Tagesreisen und Leserechte im Verwaltungsgestrüpp

Was es so alles gibt in unserem wohlgeordneten Staatswesen. Oder ist es das nicht mehr - ich meine, wohlgeordnet? Hier eine kleine Geschichte.

Dazu aber die Vorgeschichte, um alles zu verstehen:

Der Enzkreis soll sich bei der Agentur für Arbeit dafür einsetzen, dass deren Familienkasse in Nagold auch Sprechstunden in Pforzheim anbietet. Das forderte Anfang Mai die CDU-Kreistagsfraktion in einem Antrag für den Jugendhilfeausschuss. Andreas Felchle (Maulbronn), stellvertretender Fraktionsvorsitzender und Sprecher der Union im Jugendhilfeausschuss, schrieb in der Antragsbegründung von einem „berechtigten Anliegen“. In jüngster Zeit seien mehrfach Mitglieder der CDU-Fraktion auf ernsthafte Schwierigkeiten angesprochen worden, die daraus resultieren, dass die für Kinderzuschlag zuständige Familienkasse bei der Agentur für Arbeit in Nagold angesiedelt ist - auch für Einwohner des Enzkreises. Felchle: „Wir sind der Meinung, dass es ohne großen Aufwand, nicht zuletzt ohne zusätzliches Personal möglich sein muss, Frage- und Antragstellern aus dem Enzkreis „Tagesreisen" nach Nagold zu ersparen, indem in Pforzheim wenigstens eine „Sprechstunde" eingerichtet wird.“ Es genügten wahrscheinlich wenige Stunden pro Woche an einem Tag, zu denen ein Agentur-Bediensteter zur Verfügung steht - der heutzutage keine „Aktenberge um sich herum" benötige, sondern Telefon, E-Mail und Fax besitze, um sich mit den „Spezialisten" in Nagold in Verbindung zu setzen. Dafür solle sich der Enzkreis bei der Arbeitsverwaltung einsetzen.

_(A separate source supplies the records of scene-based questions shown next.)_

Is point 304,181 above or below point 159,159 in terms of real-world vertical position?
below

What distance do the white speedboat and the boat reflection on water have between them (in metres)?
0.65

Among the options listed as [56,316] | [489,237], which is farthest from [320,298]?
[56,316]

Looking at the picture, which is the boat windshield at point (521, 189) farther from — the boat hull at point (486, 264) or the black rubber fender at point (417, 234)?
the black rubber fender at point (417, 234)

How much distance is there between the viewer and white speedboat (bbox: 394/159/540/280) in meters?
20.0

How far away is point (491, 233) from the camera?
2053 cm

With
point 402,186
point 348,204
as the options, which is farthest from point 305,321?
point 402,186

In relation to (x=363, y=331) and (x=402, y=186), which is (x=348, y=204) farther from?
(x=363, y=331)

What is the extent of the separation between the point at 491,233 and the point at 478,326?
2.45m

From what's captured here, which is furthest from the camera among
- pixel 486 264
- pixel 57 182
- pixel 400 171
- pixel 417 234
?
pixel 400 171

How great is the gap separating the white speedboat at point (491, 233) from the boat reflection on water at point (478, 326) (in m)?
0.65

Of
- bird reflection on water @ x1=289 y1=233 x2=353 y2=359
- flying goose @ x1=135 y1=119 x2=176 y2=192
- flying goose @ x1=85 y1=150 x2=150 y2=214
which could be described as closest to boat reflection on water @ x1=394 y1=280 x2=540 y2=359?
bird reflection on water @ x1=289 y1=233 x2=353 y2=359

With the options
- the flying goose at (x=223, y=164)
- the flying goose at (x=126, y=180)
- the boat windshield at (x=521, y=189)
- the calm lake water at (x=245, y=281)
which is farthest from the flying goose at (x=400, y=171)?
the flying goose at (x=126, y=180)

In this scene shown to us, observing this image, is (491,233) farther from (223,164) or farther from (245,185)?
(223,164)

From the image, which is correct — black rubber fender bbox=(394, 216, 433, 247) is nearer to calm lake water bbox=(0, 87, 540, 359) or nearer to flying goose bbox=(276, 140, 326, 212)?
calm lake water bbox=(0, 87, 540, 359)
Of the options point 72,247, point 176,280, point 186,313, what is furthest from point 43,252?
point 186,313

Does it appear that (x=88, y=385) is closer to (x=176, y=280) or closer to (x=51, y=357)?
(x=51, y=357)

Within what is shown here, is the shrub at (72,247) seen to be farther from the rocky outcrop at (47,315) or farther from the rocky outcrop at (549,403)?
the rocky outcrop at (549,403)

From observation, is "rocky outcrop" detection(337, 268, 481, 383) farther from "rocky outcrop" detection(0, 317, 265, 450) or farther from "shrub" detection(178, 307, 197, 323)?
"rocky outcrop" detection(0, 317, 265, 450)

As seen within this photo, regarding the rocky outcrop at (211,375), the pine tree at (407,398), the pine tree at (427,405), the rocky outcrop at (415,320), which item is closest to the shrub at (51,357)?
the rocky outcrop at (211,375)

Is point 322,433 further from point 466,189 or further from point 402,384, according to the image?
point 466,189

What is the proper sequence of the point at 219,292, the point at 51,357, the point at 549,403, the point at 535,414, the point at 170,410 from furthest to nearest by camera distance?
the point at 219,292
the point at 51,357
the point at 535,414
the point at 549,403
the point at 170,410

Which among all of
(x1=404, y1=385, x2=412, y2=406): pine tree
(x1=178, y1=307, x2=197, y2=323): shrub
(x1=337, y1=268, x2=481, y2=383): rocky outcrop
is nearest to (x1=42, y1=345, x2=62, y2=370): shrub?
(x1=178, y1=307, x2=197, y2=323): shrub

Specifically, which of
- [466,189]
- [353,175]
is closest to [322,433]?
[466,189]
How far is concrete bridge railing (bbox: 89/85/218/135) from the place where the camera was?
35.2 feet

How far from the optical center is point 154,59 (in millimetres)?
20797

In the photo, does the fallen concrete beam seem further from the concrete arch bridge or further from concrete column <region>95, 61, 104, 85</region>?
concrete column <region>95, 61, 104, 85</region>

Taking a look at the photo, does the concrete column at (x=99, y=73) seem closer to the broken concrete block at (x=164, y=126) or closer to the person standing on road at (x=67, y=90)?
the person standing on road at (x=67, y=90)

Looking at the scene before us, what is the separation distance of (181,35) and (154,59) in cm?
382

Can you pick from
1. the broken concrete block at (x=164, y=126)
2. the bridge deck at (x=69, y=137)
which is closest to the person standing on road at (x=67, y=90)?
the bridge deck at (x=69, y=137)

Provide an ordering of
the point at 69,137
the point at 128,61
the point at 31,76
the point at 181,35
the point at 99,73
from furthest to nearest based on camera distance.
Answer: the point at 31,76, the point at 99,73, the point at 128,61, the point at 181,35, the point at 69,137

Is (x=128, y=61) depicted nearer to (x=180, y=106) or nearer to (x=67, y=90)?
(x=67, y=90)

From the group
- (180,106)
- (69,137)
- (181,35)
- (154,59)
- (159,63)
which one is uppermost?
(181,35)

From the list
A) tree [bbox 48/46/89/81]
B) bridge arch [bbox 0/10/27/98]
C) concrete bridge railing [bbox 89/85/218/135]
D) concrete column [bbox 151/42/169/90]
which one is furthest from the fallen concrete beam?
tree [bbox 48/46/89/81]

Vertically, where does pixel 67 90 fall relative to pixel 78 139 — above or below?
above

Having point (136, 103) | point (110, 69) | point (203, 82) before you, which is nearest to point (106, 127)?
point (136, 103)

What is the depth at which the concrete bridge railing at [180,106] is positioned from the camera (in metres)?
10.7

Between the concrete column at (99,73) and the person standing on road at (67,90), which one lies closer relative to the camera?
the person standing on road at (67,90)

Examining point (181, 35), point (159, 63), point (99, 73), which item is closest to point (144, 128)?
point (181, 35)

Eigentlich ein klares Anliegen, das die Kreisverwaltung in einem Brief an die Regionaldirektion Baden-Württemberg der Agentur für Arbeit aufgriff.

Aber damit beginnt eine kleine bürokratische Farce. Denn, wie heute aus dem Landratsamt Pforzheim mitgeteilt wurde, bekam die Kreisverwaltung in einem Gespräch mit dem Leiter der Arbeitsagentur in Pforzheim die Information, dass die Bundesanstalt für Arbeit (BA) keinen Einfluss auf die örtlichen Strukturen der Familienkasse hat, seit die Familienkasse durch die Neuorganisation 2005 ein eigenständiger Geschäftsbereich innerhalb der Nürnberger Zentrale ist. Einem Schreiben nach des Leiters der BA-Familienkasse an das Sozialministerium Baden-Württemberg besteht für die BA-Familienkasse kein Handlungsbedarf für den Enzkreis. Der Leiter der Pforzheimer Agentur hatte der Regionaldirektion gegenüber die Bereitschaft signalisiert, ein Beratungsangebot (ohne Sachbearbeitung) in Pforzheim vorzuhalten.

Wenigstens ebbes.

Doch der Haken folgt auf dem Fuße. Die Umsetzung scheitert daran, dass die Agentur für Arbeit kein Leserecht in den Datensätzen der Familienkasse hat. Dieses Problem lässt sich nur auf Bundesebene angehen.

Wow. Alles könnte so einfach sein, wenn wir uns nicht im Verwaltungsgestrüpp verlieren würden.

Jetzt sind die Bundestagsabgeordneten gefordert. Und nur, weil die Arbeitsagentur Bahn AG spielt. Die Bahn AG ist inzwischen ob ihrer Vielzahl eigenständiger Tochtergesellschaften gefürchtet. Damit ist doch alles unter einem (Konzern-)Dach und könnte so einfach sein.